This article was published 17/11/2017 (2348 days ago), so information in it may no longer be current.

Shortly after noon, Anya Kelman glides into an office on the second and uppermost floor of Klinic, threading the familiar warren of hallways that surrounds the non-profit’s Portage Avenue heart. She settles into a chair to talk.

It was a busy morning, she says with a nod. There was a hospital call. For Kelman, a volunteer counsellor with Klinic’s sexual assault crisis program, that meant racing to another tangle of hallways, this one clinical, to sit and comfort a victim.

She stayed until her shift was over, when another volunteer arrived to relieve her. By now, just eight months into her volunteer work at Klinic, that gentle dance is familiar; they will stay at a bedside for as long as the victim needs them.
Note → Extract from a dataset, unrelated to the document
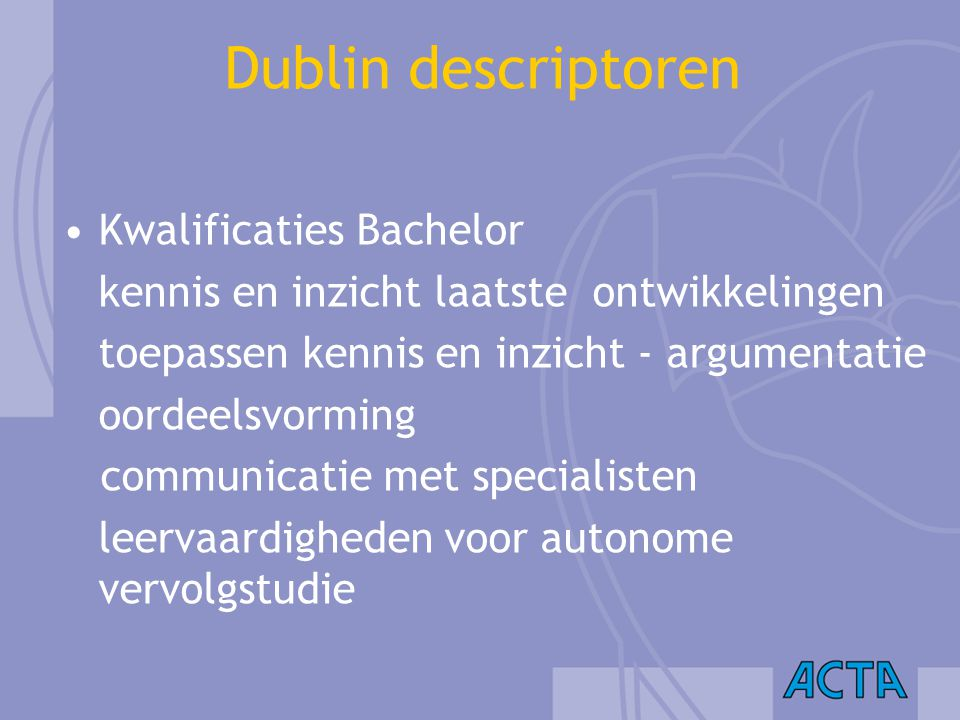 Dublin descriptoren Kwalificaties Bachelor kennis en inzicht laatste ontwikkelingen toepassen kennis en inzicht - argumentatie oordeelsvorming communi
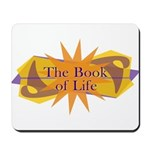 THE BOOK OF LIFE Mousepad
Sometimes, that can be just 30 minutes. Other times, counsellors stay for up to eight hours. After their shifts are over, they pause to write reports and decompress: Kelman likes to go for long runs, to release her own anger and sadness.

“It’s hard,” Kelman says. “There’s some really, really sad stories. But my dad always says, ‘You help just one person, you’re doing a good job.’ And I feel like I am. I’ve helped quite a few and right now is a good time to be a part of this.”

This work fits Kelman well, she’s discovered. She is elegant and soft-spoken, with calm and careful speech. It is part of what makes her a good counsellor: even as she speaks about trauma and anger, she radiates a sense of peace.

Yet in a way, this work is still new for her. When she arrived at Klinic, she had no background in counselling or feminist volunteering; for years, she lived a quiet sort of life as a stay-at-home mother to two children, now aged 17 and 12.

Last year, she read something that drove her to rise up and get involved. It started with Brock Turner.

In 2015, Turner was a student athlete at California’s Stanford University, who sexually assaulted a young woman behind a dumpster. She was unconscious. When confronted by two Swedish students who happened upon the scene, Turner attempted to flee.

His flight was cut short when he was tackled by the intercessors. When police arrived, one of the Swedish students began to cry, because he was so disturbed by what he had seen. Turner later claimed the contact was consensual.

WAYNE GLOWACKI / WINNIPEG FREE PRESS
Klinic sexual assault program counsellors Jerra Fraser (left) and Megan Mann say some sexual assault victims find it empowering to see more victims speaking out, while others find it exhausting and painful.
WAYNE GLOWACKI / WINNIPEG FREE PRESS Klinic sexual assault program counsellors Jerra Fraser (left) and Megan Mann say some sexual assault victims find it empowering to see more victims speaking out, while others find it exhausting and painful.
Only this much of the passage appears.